RECORDS FOR THIS TASK START
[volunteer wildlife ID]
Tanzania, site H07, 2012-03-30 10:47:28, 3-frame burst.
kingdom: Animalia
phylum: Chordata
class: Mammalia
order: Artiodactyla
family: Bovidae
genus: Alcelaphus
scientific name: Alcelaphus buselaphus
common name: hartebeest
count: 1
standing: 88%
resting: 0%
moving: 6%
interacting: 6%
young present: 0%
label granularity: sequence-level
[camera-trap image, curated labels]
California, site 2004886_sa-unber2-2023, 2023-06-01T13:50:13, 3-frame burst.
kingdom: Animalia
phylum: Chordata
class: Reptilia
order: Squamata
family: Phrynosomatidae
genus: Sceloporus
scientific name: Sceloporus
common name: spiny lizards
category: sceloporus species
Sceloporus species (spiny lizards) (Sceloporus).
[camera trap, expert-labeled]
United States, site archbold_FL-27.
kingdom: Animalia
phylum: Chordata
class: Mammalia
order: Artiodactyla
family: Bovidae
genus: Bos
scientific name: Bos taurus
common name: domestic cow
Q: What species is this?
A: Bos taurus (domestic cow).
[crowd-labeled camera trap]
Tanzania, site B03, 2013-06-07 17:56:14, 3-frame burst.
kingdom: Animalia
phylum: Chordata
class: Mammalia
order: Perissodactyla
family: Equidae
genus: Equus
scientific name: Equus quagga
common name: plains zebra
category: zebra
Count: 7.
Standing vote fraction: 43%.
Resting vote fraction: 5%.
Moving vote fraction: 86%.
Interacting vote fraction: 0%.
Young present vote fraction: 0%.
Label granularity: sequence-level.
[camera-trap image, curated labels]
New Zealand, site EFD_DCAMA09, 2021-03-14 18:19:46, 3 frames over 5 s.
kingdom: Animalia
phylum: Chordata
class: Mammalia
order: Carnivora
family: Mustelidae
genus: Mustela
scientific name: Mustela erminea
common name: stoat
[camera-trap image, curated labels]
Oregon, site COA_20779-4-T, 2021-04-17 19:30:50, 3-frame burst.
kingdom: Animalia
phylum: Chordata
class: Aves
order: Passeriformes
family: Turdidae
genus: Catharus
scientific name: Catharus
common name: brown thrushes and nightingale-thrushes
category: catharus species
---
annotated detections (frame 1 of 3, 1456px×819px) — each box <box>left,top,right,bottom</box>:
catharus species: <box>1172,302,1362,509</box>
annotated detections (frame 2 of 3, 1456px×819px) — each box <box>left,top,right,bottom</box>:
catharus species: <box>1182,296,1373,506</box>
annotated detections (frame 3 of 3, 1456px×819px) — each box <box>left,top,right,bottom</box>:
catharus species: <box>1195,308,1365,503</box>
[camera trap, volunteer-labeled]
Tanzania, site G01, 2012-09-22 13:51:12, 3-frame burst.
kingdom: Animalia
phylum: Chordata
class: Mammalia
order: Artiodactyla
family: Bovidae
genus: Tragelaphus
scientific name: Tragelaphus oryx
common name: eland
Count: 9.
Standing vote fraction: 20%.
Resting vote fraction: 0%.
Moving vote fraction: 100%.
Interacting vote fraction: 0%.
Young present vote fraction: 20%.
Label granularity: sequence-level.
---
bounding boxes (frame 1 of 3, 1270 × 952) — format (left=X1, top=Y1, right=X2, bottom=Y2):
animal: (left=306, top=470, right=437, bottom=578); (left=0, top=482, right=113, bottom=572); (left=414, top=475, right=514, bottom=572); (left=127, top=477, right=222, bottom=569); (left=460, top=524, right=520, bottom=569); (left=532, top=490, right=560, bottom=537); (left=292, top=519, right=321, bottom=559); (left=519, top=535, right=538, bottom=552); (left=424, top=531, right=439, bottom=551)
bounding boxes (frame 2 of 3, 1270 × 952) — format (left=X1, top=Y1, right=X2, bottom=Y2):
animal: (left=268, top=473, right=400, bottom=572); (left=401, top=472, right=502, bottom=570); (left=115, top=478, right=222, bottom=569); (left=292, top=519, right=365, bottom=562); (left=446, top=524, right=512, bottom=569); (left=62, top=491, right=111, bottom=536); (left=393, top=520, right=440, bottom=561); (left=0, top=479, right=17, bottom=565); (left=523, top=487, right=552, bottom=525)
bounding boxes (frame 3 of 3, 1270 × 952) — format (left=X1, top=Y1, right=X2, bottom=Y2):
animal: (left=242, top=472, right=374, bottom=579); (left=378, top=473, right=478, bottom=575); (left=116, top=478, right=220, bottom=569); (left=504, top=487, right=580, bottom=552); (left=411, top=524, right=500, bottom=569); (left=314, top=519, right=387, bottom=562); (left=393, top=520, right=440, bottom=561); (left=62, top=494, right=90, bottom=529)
RECORDS FOR THIS TASK END
## EXERCISE GOAL
Copy out each line from the preceding entries that mentions the word "volunteer".

## ANSWER AREA
[volunteer wildlife ID]
[camera trap, volunteer-labeled]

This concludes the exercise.